On 8/13/24 14:26, Christoph Lameter via B4 Relay wrote:
From: "Christoph Lameter (Ampere)" <cl@xxxxxxxxxx>
Some architectures support load acquire which can save us a memory
barrier and save some cycles.
A typical sequence
do {
seq = read_seqcount_begin(&s);
<something>
} while (read_seqcount_retry(&s, seq);
requires 13 cycles on ARM64 for an empty loop. Two read memory barriers are
needed. One for each of the seqcount_* functions.

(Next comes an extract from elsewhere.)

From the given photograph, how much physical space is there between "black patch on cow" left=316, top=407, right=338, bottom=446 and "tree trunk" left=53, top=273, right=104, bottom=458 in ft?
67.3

We can replace the first read barrier with a load acquire of
the seqcount which saves us one barrier.
On ARM64 doing so reduces the cycle count from 13 to 8.

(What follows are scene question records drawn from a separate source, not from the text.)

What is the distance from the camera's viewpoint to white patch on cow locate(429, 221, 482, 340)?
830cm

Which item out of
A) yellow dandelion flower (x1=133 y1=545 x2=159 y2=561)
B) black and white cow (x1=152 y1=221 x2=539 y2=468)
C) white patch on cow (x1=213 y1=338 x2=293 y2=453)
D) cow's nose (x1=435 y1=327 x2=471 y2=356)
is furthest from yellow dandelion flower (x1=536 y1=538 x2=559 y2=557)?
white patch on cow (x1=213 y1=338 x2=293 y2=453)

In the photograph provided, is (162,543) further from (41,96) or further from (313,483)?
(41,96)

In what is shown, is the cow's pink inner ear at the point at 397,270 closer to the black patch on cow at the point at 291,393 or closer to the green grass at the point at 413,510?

Signed-off-by: Christoph Lameter (Ampere) <cl@xxxxxxxxxx>
---
arch/Kconfig | 5 +++++
arch/arm64/Kconfig | 1 +
include/linux/seqlock.h | 41 +++++++++++++++++++++++++++++++++++++++++
3 files changed, 47 insertions(+)
diff --git a/arch/Kconfig b/arch/Kconfig
index 975dd22a2dbd..3f8867110a57 100644
--- a/arch/Kconfig
+++ b/arch/Kconfig
@@ -1600,6 +1600,11 @@ config ARCH_HAS_KERNEL_FPU_SUPPORT
Architectures that select this option can run floating-point code in
the kernel, as described in Documentation/core-api/floating-point.rst.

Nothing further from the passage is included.